Opinión

Cuestión de sentimientos

Guillermo Peregrino no sabe a qué atenerse. Resulta que es español porque le tocó nacer aquí, en un pueblo del interior de Galicia; además es gallego, claro, y a mucha honra, y por nada del mundo cambiaría sus ríos, montañas y costas por otras de cualquier lugar. Nadie le podrá convencer de lo contrario: para él, su hogar, su pueblo y sus paisanos son únicos. Y mira que le tocó pasar penurias de niño: recuerda su humilde infancia en la aldea; sus padres, casi analfabetos, deslomándose de sol a sol en las tierras para que a él y a su hermano menor no les faltara de nada. De nada básico se entiende, pues los lujos no iban más allá de una modesta paga de cuatro perras para ir al único cine de la comarca los domingos. Y sin embargo, ahora lo piensa echando la vista atrás, ningún lugar hubiese sido mejor para nacer.

Con una pequeña dosis de suerte, pero gracias sobre todo a la beca lograda a base de tanto codo hincado delante de los libros, pudo ir a la capital a estudiar una carrera superior. ¡Allí todo era tan distinto! Él, acostumbrado a la vida plácida de la aldea, a su quietud y al silencio estrellado de las noches, se vio de repente engullido por la tumultuosa modernidad.

Lo pasó mal los primeros meses; como querencia propia del perdido en una refriega, hizo migas con otros de su misma tierra, y así fueron pasando el inicial mal trago. Guillermo y el resto, en mitad de la anónima urbe, se sintieron profundamente gallegos. Ser gallego como sentimiento, ser gallego como sensación íntima, más allá de planteamientos históricos, geográficos o lingüísticos. Y los que con ellos trataban no tardaron en decir, cuando los veían acercarse, eso de “ahí vienen los gallegos con su retranca”; pero al tiempo los aceptaron bien, hasta el punto de que, por qué no, ese grupo de gallegos empezaron a sentir un poco como propia esa otra tierra de acogida.

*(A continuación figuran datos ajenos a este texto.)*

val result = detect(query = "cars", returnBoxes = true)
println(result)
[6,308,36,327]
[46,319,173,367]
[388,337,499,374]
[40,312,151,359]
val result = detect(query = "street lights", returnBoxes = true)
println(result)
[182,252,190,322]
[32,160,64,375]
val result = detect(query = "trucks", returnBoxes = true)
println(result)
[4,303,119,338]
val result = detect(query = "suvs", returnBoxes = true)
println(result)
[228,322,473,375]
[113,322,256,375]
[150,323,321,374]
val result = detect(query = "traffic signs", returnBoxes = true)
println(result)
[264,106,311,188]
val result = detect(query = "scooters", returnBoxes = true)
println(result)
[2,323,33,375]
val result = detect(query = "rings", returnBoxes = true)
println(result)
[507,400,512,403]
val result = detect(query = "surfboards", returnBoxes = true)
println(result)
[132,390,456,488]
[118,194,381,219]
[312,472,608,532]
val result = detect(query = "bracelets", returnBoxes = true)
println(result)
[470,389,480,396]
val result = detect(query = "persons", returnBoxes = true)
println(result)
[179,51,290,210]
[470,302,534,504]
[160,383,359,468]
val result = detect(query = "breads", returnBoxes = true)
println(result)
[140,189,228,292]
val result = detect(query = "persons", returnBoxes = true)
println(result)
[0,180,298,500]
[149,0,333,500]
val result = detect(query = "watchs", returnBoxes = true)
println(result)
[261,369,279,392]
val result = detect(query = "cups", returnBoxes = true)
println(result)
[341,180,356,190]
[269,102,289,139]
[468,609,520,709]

A Guillermo le salió un trabajo como becario en una multinacional de Alemania. Quiso buscar otras opciones que lo amarrasen a esta tierra, a la española, para no sentirse tan lejos de su hogar; pero no lo logró, y partió hacia ese otro país. Sus penurias no fueron como las de tantos otros que, a principios de los sesenta, llegaron allá con una mano delante y otra detrás. No, él era un tipo preparado, formado, capaz de discernir un empleo exigente de una verdadera explotación. Pero también lo pasó mal: echaba de menos el desorden, la luz, el bullicio, las noches interminables, las puestas de sol compartiendo una cerveza, la alegría innata de la gente, el olor de las tabernas al caminar por las zonas viejas de la ciudad... de cualquier ciudad de este país.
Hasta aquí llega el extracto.